=== TEXTE FOURNI ===

L’activité sportive est souvent appréciée pour son amélioration des conditions physiques. Le sport est également connu pour son caractère compétitif, concourir pour un trophée ou une coupe. Pourtant, le sport peut jouer un rôle cohésif et finit par être un levier du développement économique inclusif. Les habitants rapatriés et les résidents de la colline Mwiruzi ,plus de 10km du chef lieu de la commune Mishiha en province Cankuzo, l’Est du Burundi, connaissent mieux les fruits de cette approche. Grâce aux matchs amicaux, ces deux groupes ne se regardent plus en chiens de faïence. Plutôt, ils ne pensent qu’à leur meilleur avenir ensemble.
La crise socio-politique et sécuritaire qui a secoué le pays pendant des décennies(1972_2002) contraignant une partie de la population à fuir vers les pays limitrophes. A l’origine de la crise, l’ethnie. Les hutus se sentaient menacés par le pouvoir dit des tutsis. Paix retrouvée, les exilés rentrent au bercail mais gardant une dent contre les tutsis environnants. Et ces derniers ne pouvaient pas se faire entendre qu’une bonne cohabitation est possible avec leurs nouveaux voisins. La distance est restée observable entre résidents et rapatriés regroupés dans le site de plus de 1500 personnes. Des accusations persistaient. Toute initiative initiée dans le but d’une réconciliation vouée à l’échec. C’est finalement le sport qui a pu jouer le rôle unificateur. Ce sont des matches amicaux de football organisés en 2012 qui ont rendu nulles les barrières.

=== EXTRAIT DES DONNÉES ===

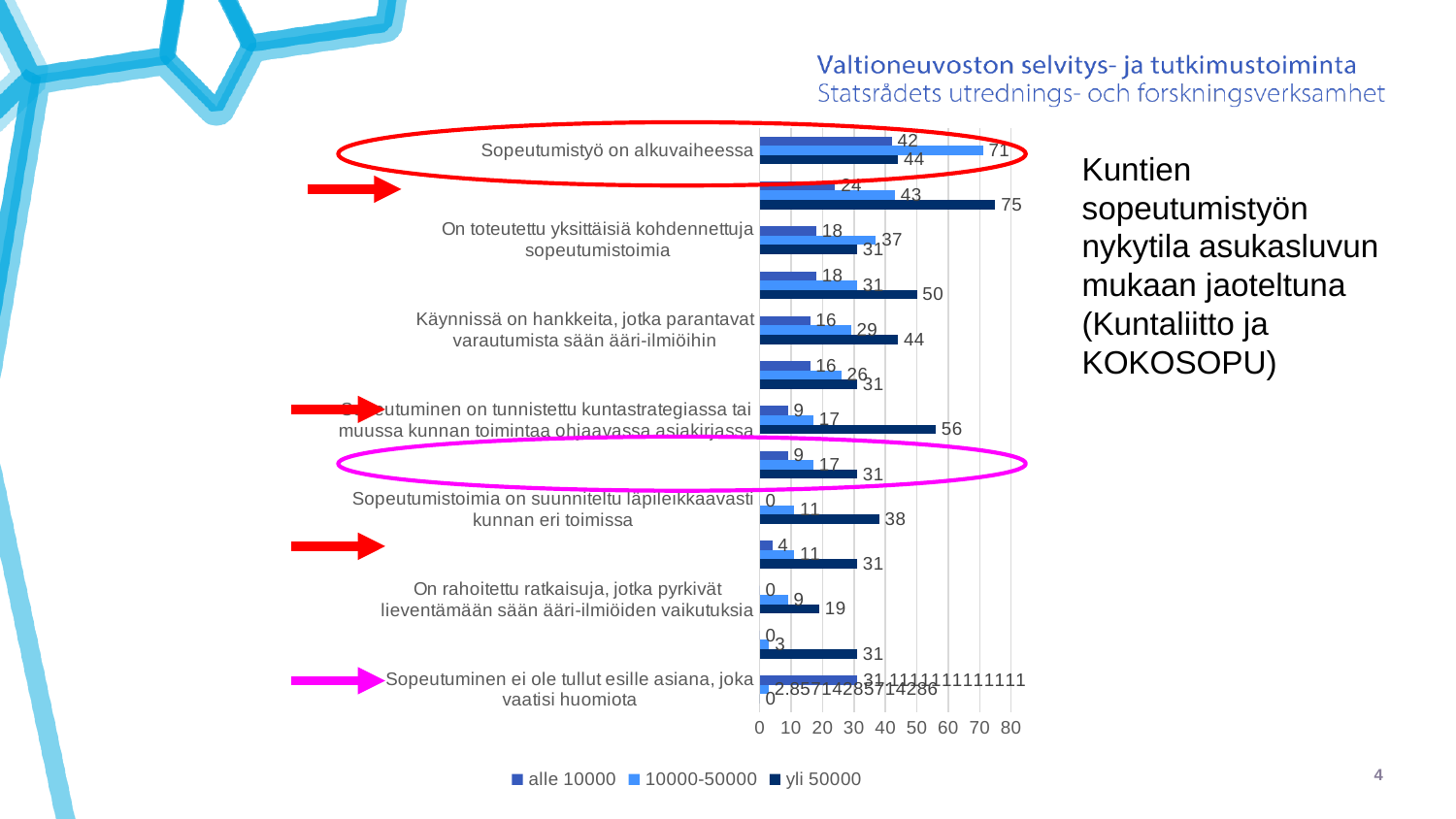
What is the value for the yli 50000 series for "Sopeutumistyö on alkuvaiheessa"? 44 What kind of chart is shown on the slide? bar chart For "Käynnissä on hankkeita, jotka parantavat varautumista sään ääri-ilmiöihin", which is larger: the alle 10000 value or the yli 50000 value? yli 50000 How many series does the legend list? 3 What is the highest value shown on the x axis of the chart? 80 What is the value for the 10000-50000 series for "Sopeutumistyö on alkuvaiheessa"? 71 What is the value for the yli 50000 series for "Sopeutuminen on tunnistettu kuntastrategiassa tai muussa kunnan toimintaa ohjaavassa asiakirjassa"? 56 What is the difference between the 10000-50000 value and the alle 10000 value for "Sopeutumistyö on alkuvaiheessa"? 29 What are the three series named in the legend? alle 10000, 10000-50000, yli 50000 What is the value for the alle 10000 series for "Sopeutumistyö on alkuvaiheessa"? 42 Which series has the highest value for "Sopeutumistyö on alkuvaiheessa"? 10000-50000 What is the value for the alle 10000 series for "Sopeutuminen ei ole tullut esille asiana, joka vaatisi huomiota"? 31.1111111111111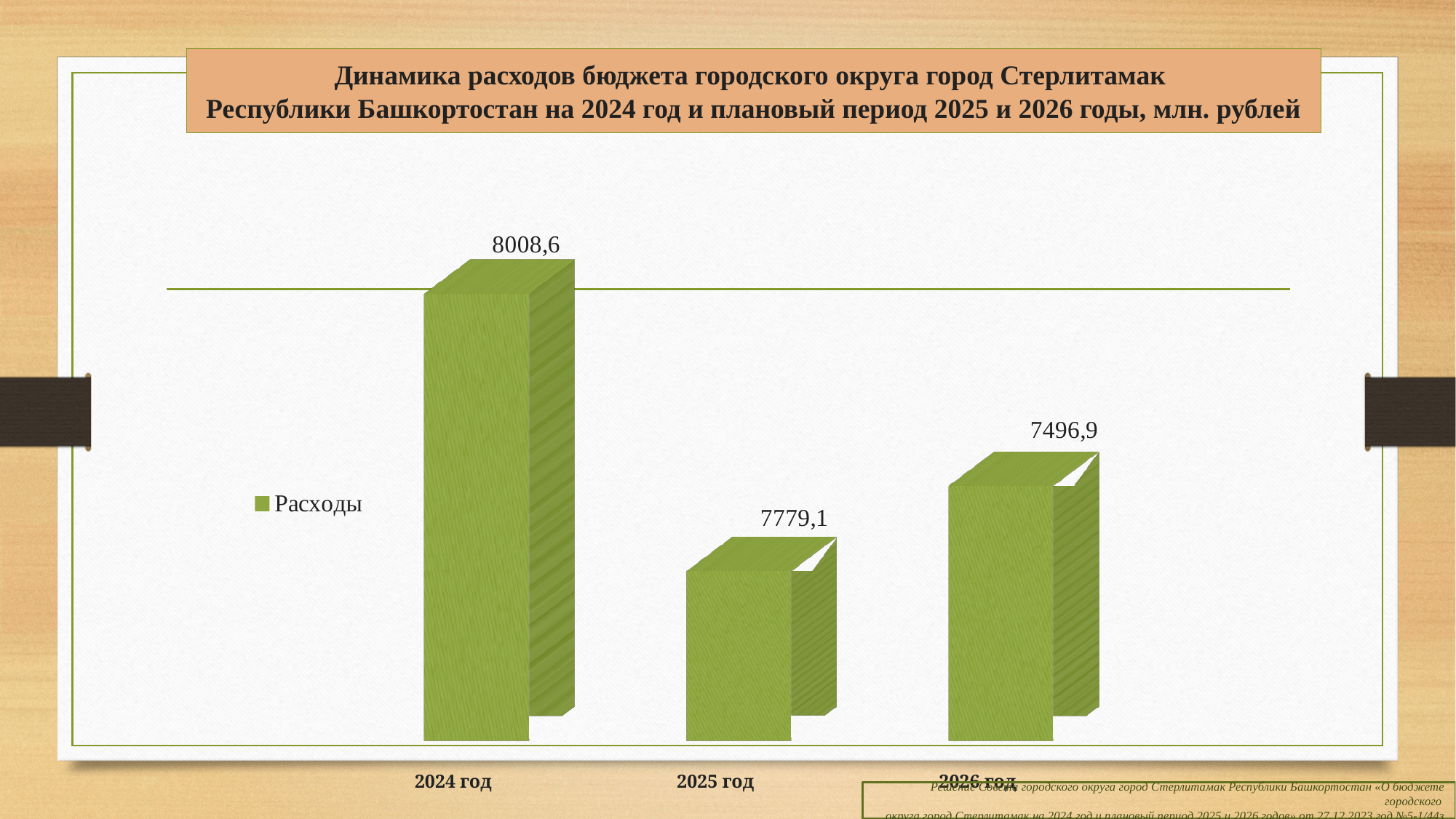
What is the value for 2026 год? 7496,9 How many years are shown on the chart? 3 Do the values rise or fall from 2024 год to 2026 год? fall What is the difference between the values for 2024 год and 2026 год? 511,7 Which year has the lowest value? 2026 год What is the value for 2025 год? 7779,1 What is the difference between the values for 2025 год and 2026 год? 282,2 What is the difference between the values for 2024 год and 2025 год? 229,5 Which year has the highest value? 2024 год Which is larger, the value for 2025 год or the value for 2026 год? 2025 год What is the value for 2024 год? 8008,6 What kind of chart is shown on the slide? bar chart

===

OBJECTIF VISÉ
Recopiez mot pour mot le passage du texte fourni qui commence par « La crise socio-politique » et se termine par « nulles les barrières. ».

VOTRE SOLUTION
La crise socio-politique et sécuritaire qui a secoué le pays pendant des décennies(1972_2002) contraignant une partie de la population à fuir vers les pays limitrophes. A l’origine de la crise, l’ethnie. Les hutus se sentaient menacés par le pouvoir dit des tutsis. Paix retrouvée, les exilés rentrent au bercail mais gardant une dent contre les tutsis environnants. Et ces derniers ne pouvaient pas se faire entendre qu’une bonne cohabitation est possible avec leurs nouveaux voisins. La distance est restée observable entre résidents et rapatriés regroupés dans le site de plus de 1500 personnes. Des accusations persistaient. Toute initiative initiée dans le but d’une réconciliation vouée à l’échec. C’est finalement le sport qui a pu jouer le rôle unificateur. Ce sont des matches amicaux de football organisés en 2012 qui ont rendu nulles les barrières.